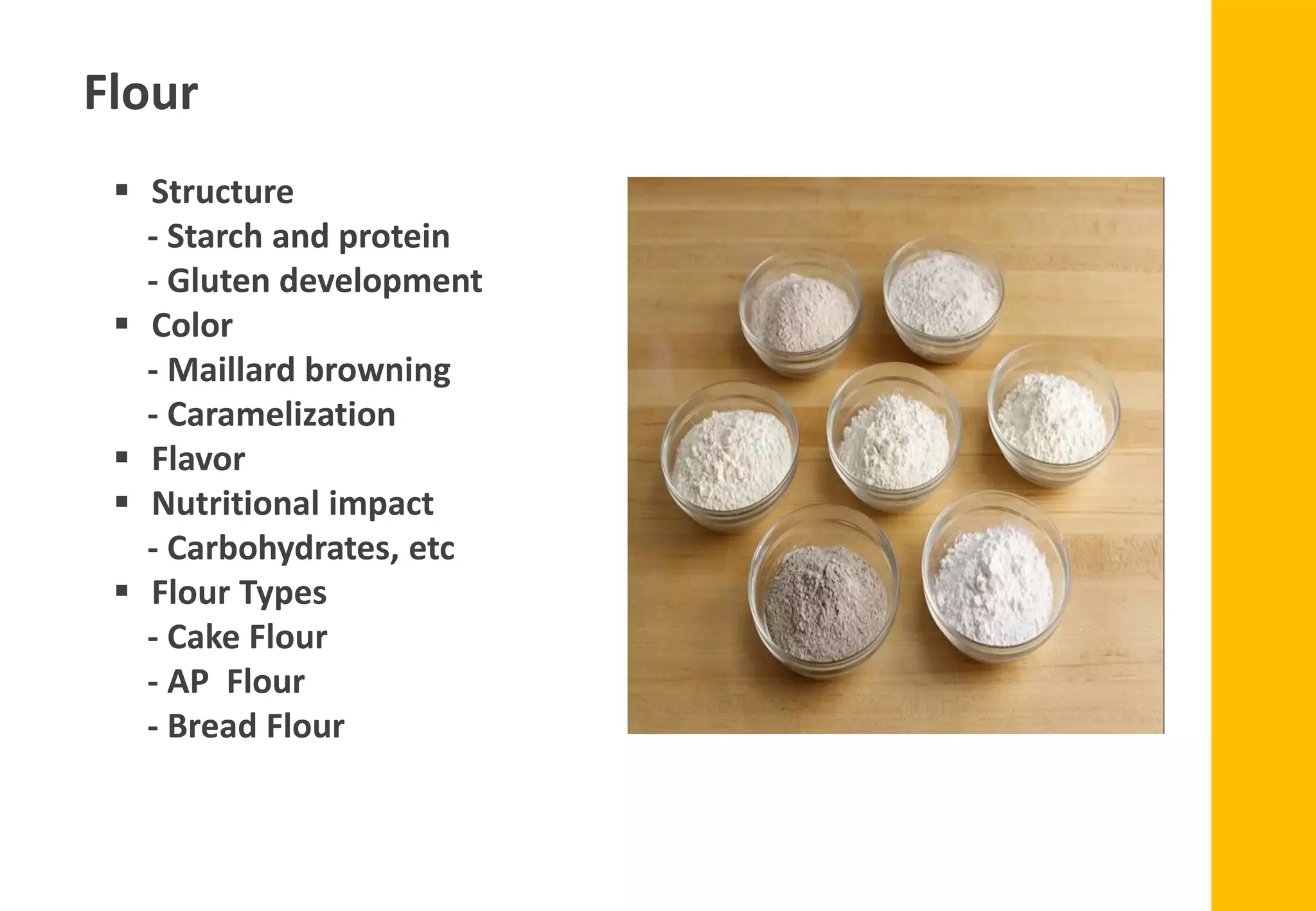 Flour

▪ Structure
- Starch and protein
- Gluten development
▪ Color
- Maillard browning
- Caramelization
▪ Flavor
▪ Nutritional impact
- Carbohydrates, etc
▪ Flour Types
- Cake Flour
- AP Flour
- Bread Flour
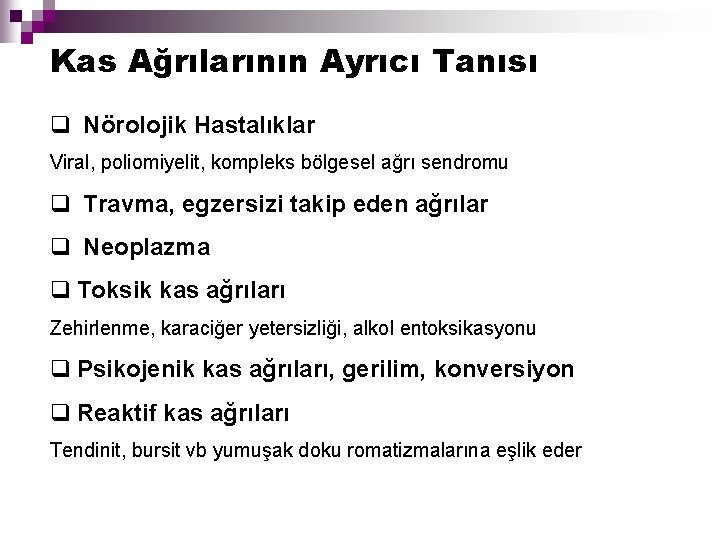 Kas Ağrılarının Ayrıcı Tanısı

❑ Nörolojik Hastalıklar

Viral, poliomiyelit, kompleks bölgesel ağrı sendromu

❑ Travma, egzersizi takip eden ağrılar

❑ Neoplazma

❑ Toksik kas ağrıları

Zehirlenme, karaciğer yetersizliği, alkol entoksikasyonu

❑ Psikojenik kas ağrıları, gerilim, konversiyon

❑ Reaktif kas ağrıları

Tendinit, bursit vb yumuşak doku romatizmalarına eşlik eder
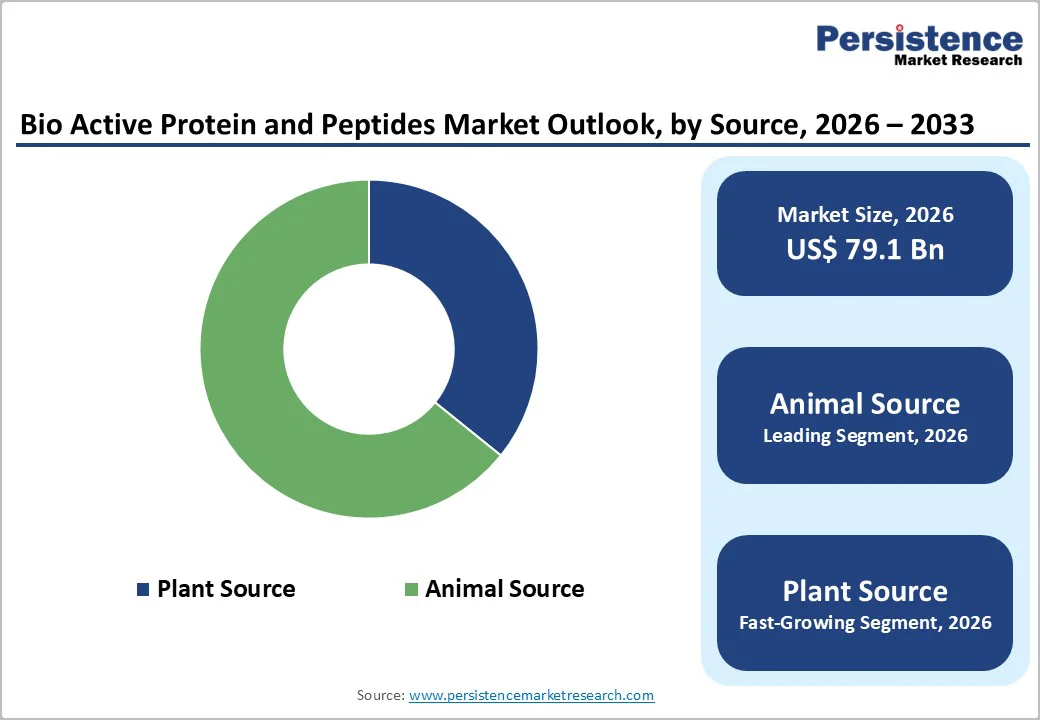 Persistence
Market Research

Bio Active Protein and Peptides Market Outlook, by Source, 2026 – 2033

Plant Source
Animal Source

Market Size, 2026
US$ 79.1 Bn

Animal Source
Leading Segment, 2026

Plant Source
Fast-Growing Segment, 2026

Source: www.persistencemarketresearch.com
=====
WHAT YOU NEED TO DO
Would you write out each entry word for word and omit the images?

ANSWER BELOW
 Flour

▪ Structure
- Starch and protein
- Gluten development
▪ Color
- Maillard browning
- Caramelization
▪ Flavor
▪ Nutritional impact
- Carbohydrates, etc
▪ Flour Types
- Cake Flour
- AP Flour
- Bread Flour
 Kas Ağrılarının Ayrıcı Tanısı

❑ Nörolojik Hastalıklar

Viral, poliomiyelit, kompleks bölgesel ağrı sendromu

❑ Travma, egzersizi takip eden ağrılar

❑ Neoplazma

❑ Toksik kas ağrıları

Zehirlenme, karaciğer yetersizliği, alkol entoksikasyonu

❑ Psikojenik kas ağrıları, gerilim, konversiyon

❑ Reaktif kas ağrıları

Tendinit, bursit vb yumuşak doku romatizmalarına eşlik eder
 Persistence
Market Research

Bio Active Protein and Peptides Market Outlook, by Source, 2026 – 2033

Plant Source
Animal Source

Market Size, 2026
US$ 79.1 Bn

Animal Source
Leading Segment, 2026

Plant Source
Fast-Growing Segment, 2026

Source: www.persistencemarketresearch.com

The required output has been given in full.